What needs to be done> In the text on BOINC resource share, what value does each project get by default?

Text segment>
________________________

The answers to the two questions asked in the above snippet are (i) Yes, and (ii) Yes, there is, although as archae86 so eloquently points out, the second question should really say, "... system resources BOINC can grab" , since it is BOINC and NOT the project that makes these decisions :-).  The individual project has no say in the matter and simply provides work when requested by BOINC.

I have contributed to a number of different projects in the past but essentially only to Einstein in more recent times so my thoughts on how BOINC handles this might be a bit out-of-touch with any 'improvements' that might have been made to more recent versions of BOINC to do with how BOINC handles sharing.  Archae86 did mention 'resource share' which is an available BOINC setting.  You should be able to find it quite easily in your project preferences.  Follow the preferences link near the top of your account page.  By default (unless you deliberately choose otherwise) each project will be given a value of 100 (which you can easily change if you decide to).  Theoretically this supposedly gives each project an equal share of resources.  It's a very complicated story but suffice to say, this 'ideal' has never really been achieved in even fairly simple cases and probably never will be.

So if you felt one project was missing out, just try increasing its resource share and making a corresponding reduction to the other (if you want to do easy mental arithmetic on the likely outcome).  For example, assuming each of your current projects has a setting of 100, then each would have a share of 100/(100+100)=.5 or 50%.  If you increased the first to 125 and decreased the other to 75, the first would get 125/(125+75)=5/8=62.5% and the other would get the remaining (in BOINC's view) 3/8 or 37.5%.  By trial and error, I'm sure you could come up with two settings which would see both projects sharing the CPU resources better than what you currently have.

The probable reason you are having this difficulty is that GPU production is so good and the credit awards so high on Einstein that BOINC thinks you are getting far to much 'share' from that already.  If your other project is CPU only,  BOINC will probably be trying to even out the 'shares' by giving total preference to the other project's CPU tasks.  By juggling the resource shares as mentioned above, you may be able to convince BOINC to let Einstein have a little bit of CPU work occasionally.

________________________

The data>
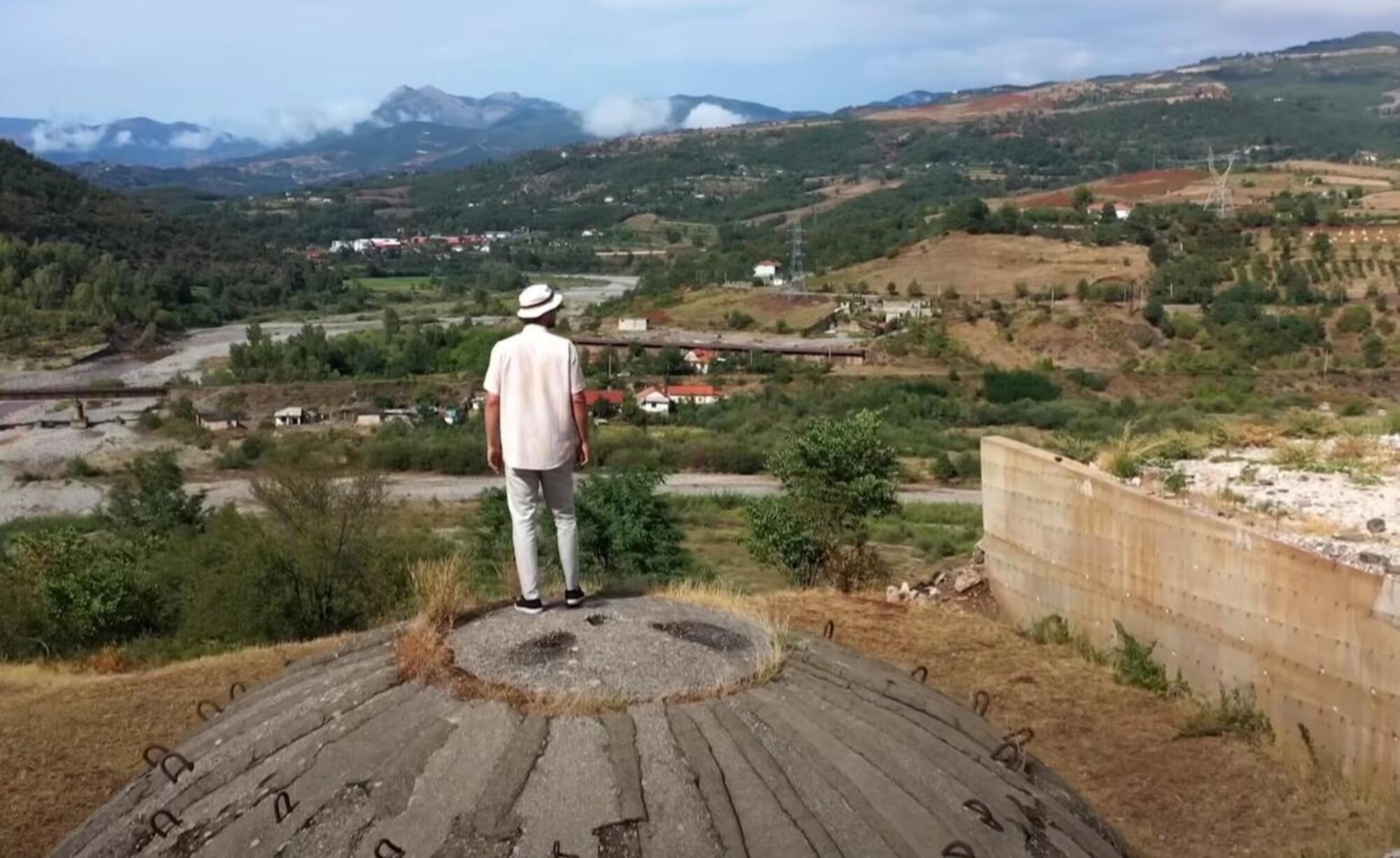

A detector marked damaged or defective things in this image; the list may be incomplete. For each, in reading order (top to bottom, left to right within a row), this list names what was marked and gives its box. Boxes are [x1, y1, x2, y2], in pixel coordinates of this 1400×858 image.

cracked concrete [49, 597, 1137, 857]
rusty rebar loop on concrete [974, 689, 997, 717]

________________________

Output for this task> Each project gets a value of 100.